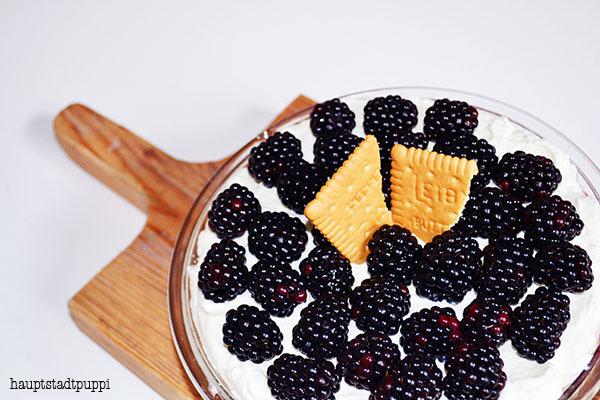 leckere Brombeeren mit Sahne, Butterkeks, Mascarpone und Ahornsirup, Rezept von hauptstadtpuppi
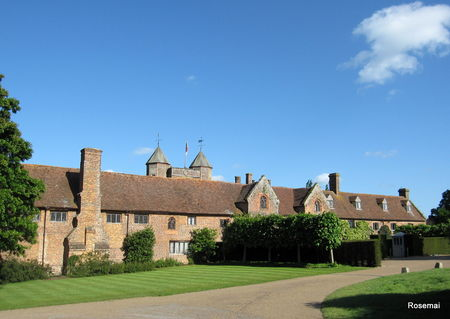 Sissinghurst_Castle_2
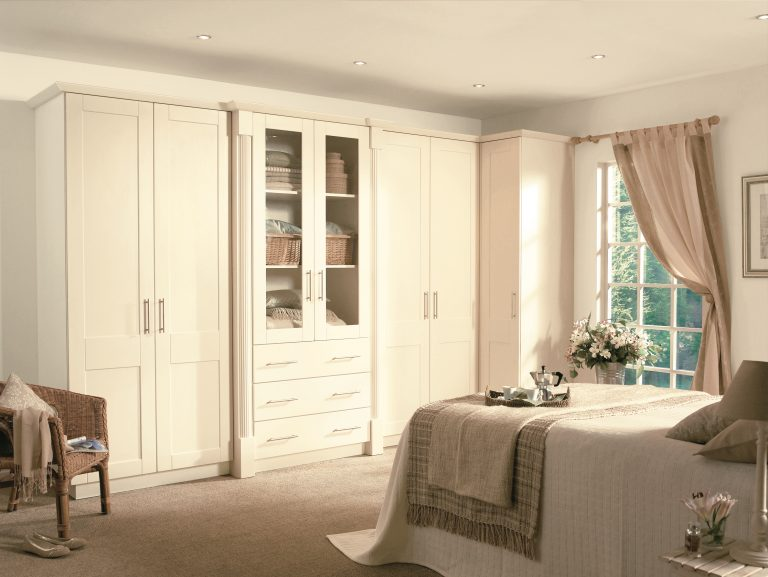 Cologne S1 Hornschurch Ivory Bedroom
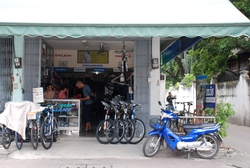 Andrew in a Chiang Mai bike shop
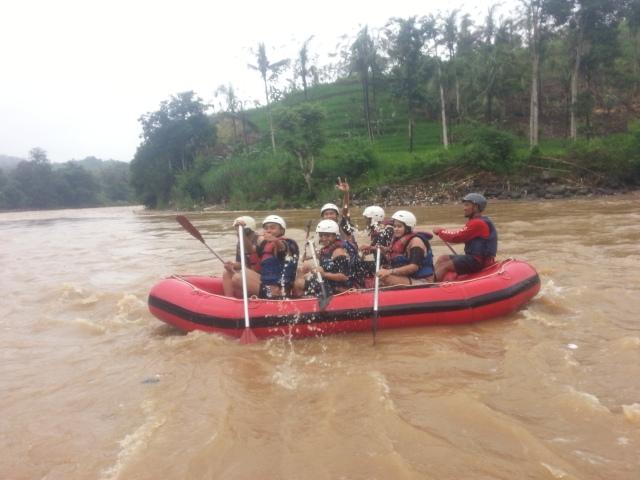 Rafting-cherokee-adventure-citatih-sukabumi-9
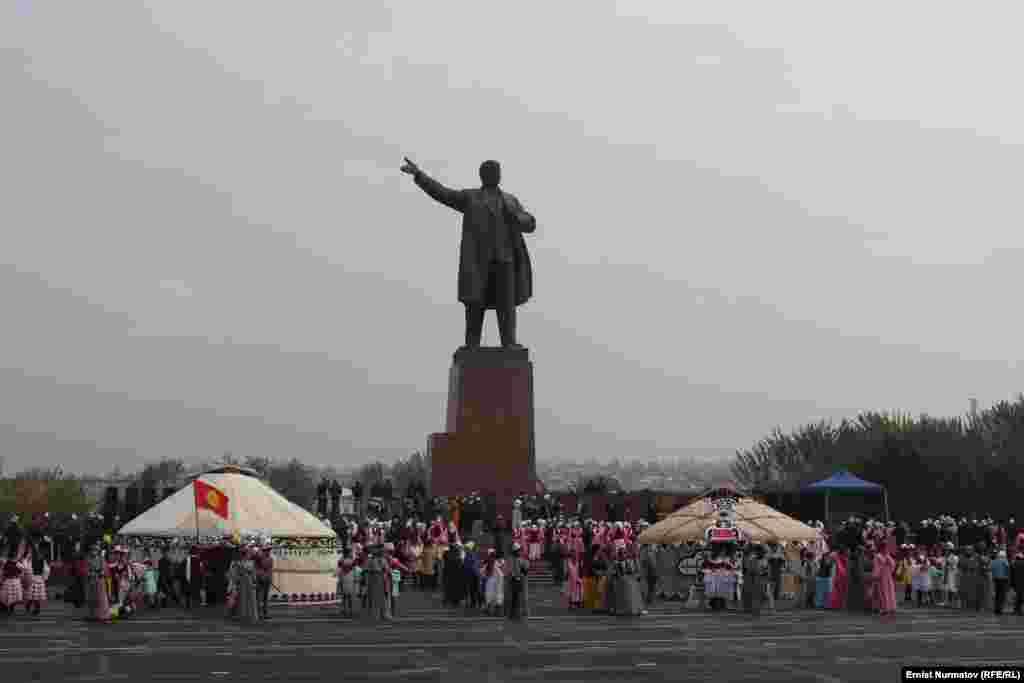 Узбекийн делегаци еанера Ош гIала, гIиргIизой кху беттан 2-чу дийнахь Узбекистанерчу Андижанехь хиллачул тIаьхьа.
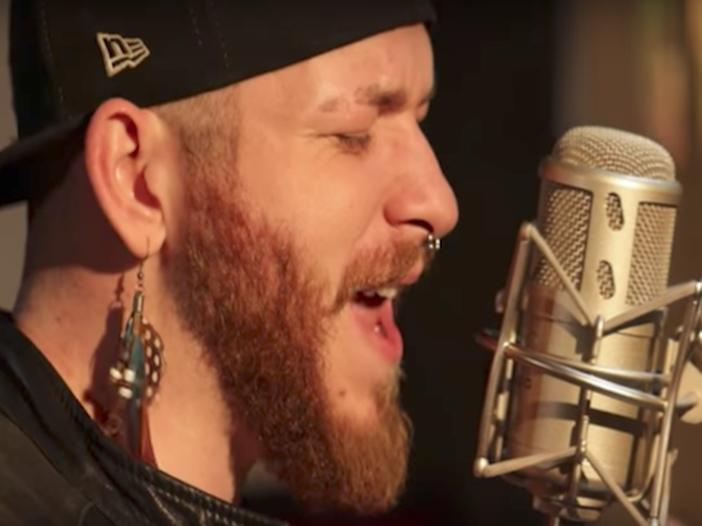 Chi è Nicola Cavallaro, il cantante italiano finalista a The Voice in Francia - VIDEO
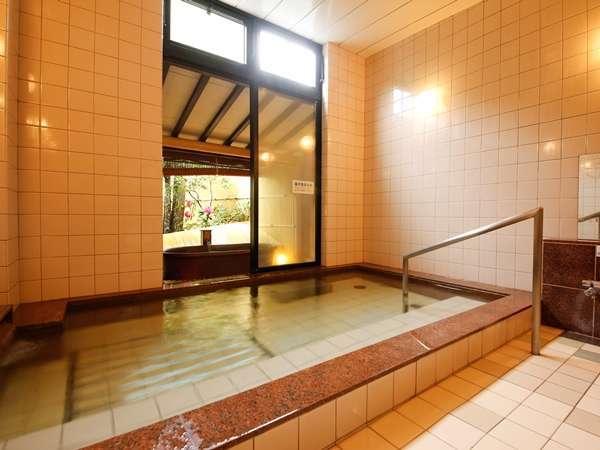 【大浴場】洗い場は7席とこじんまりしていますがゆっくりと寛いでください♪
++++++++
> [YOUR TASK]: Set down all of the material word for word, minus its pictures.

> [SOLUTION TO THIS EXERCISE]:
 leckere Brombeeren mit Sahne, Butterkeks, Mascarpone und Ahornsirup, Rezept von hauptstadtpuppi
 Sissinghurst_Castle_2
 Cologne S1 Hornschurch Ivory Bedroom
 Andrew in a Chiang Mai bike shop
 Rafting-cherokee-adventure-citatih-sukabumi-9
 Узбекийн делегаци еанера Ош гIала, гIиргIизой кху беттан 2-чу дийнахь Узбекистанерчу Андижанехь хиллачул тIаьхьа.
 Chi è Nicola Cavallaro, il cantante italiano finalista a The Voice in Francia - VIDEO
 【大浴場】洗い場は7席とこじんまりしていますがゆっくりと寛いでください♪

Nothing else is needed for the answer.